## TEXT EXCERPT
----
Case No.: LM202Feb21

In the matter between:

NMI Durban South Motors (Pty) Ltd                                                         Primary Acquiring Firm

And

The Barloworld Motor Retail Business                                                      Primary Target Firm

Panel:                  AW Wessels (Presiding Member)

                            Y Carrim (Tribunal Panel Member)

                            T Vilakazi (Tribunal Panel Member)

Heard on:            21 May 2021

Decided on:        21 May 2021

ORDER

 Further to the recommendation of the Competition Commission in terms of section 14A(1)(b) of the Competition Act, 1998 ("the Act") the Competition Tribunal orders that-

1.    the merger between the abovementioned parties be approved in terms of section 16(2)(b) of the Act subject to the conditions attached as Annexure A; and

2.    a Merger Clearance Certificate be issued in terms of Competition Tribunal rule 35(5)(a).

Signed by:Andreas Wessel Wessels

Signed at:2021-05-21 13:20:13 +02:00

Reason:I approve this document

Presiding Member Mr Andreas Wessels

                                                                                                                    21 May 2021

Presiding Member                                                                                                        Date

Mr Andreas Wessels

Concurring: Ms Yasmin Carrim and Dr. Thando Vilakazi

COMPETITION TRIBUNAL OF SOUTH AFRICA

Case No.: LM202Feb21

In the matter between:

NMI Durban South Motors (Pty) Ltd                                            Primary Acquiring Firm

And

The Barloworld Motor Retail Business                                              Primary Target Firm

Panel:                          AW Wessels (Presiding Member)

                                    Y Carrim (Tribunal Panel Member)

                                    T Vilakazi (Tribunal Panel Member)

Heard on:                    21 May 2021

Order issued on:         21 May 2021
Reasons issued on:    02 June 2021

REASONS FOR DECISION

[1]          On 21 May 2021, the Competition Tribunal (“Tribunal”) conditionally approved the acquisition by NMI Durban South Motors (Pty) Ltd (“NMI DSM”) of the motor retail business of Barloworld South Africa (Pty) Ltd (“Barloworld SA”) and the business conducted by other members of Barloworld in respect of the motor retail sector (“the Barloworld Motor Retail Business”). Barloworld SA is a wholly owned subsidiary of Barloworld Limited (“Barloworld”).

[2]          The proposed transaction involves NMI DSM acquiring the assets and assumed liabilities related to the Barloworld Motor Retail Business and a number of subsidiary companies that comprise of the Barloworld Motor Retail Business.

[3]          NMI DSM is active in the retail sale of new and used vehicles, as well as vehicle servicing and parts. NMI DSM owns various dealerships[1] and represents the following brands: Mercedes-Benz, Jeep, Smart, Fuso, Freightliner, Western Star, GWM, Haval, and Mitsubishi.

[4]          The activities of Barloworld Motor Retail Business include trading in new and used vehicles, after-sales services (which include the service of vehicles and the sales of parts and accessories), finance and insurance products, and the provision of customer services and other ancillary services. It represents inter alia the following brands: Mercedes Benz, Toyota, Volkswagen, Audi, BMW, Ford and Mazda.
----
## DATA
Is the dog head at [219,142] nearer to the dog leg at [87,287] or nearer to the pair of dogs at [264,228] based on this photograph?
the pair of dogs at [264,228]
----
## WORK TO COMPLETE
1. In the merger ruling, which company owns all of Barloworld South Africa (Pty) Ltd?
2. In the merger ruling, turn the paragraph beginning "The activities of Barloworld Motor Retail Business" into a short list that keeps its main facts.

## TASK-BY-TASK SOLUTIONS
1. Barloworld Limited

2.
Barloworld Motor Retail Business:
- Trades in new and used vehicles
- Offers after-sales services, including vehicle servicing and sales of parts and accessories
- Provides finance and insurance products
- Provides customer services and other ancillary services
- Represents brands including Mercedes Benz, Toyota, Volkswagen, Audi, BMW, Ford and Mazda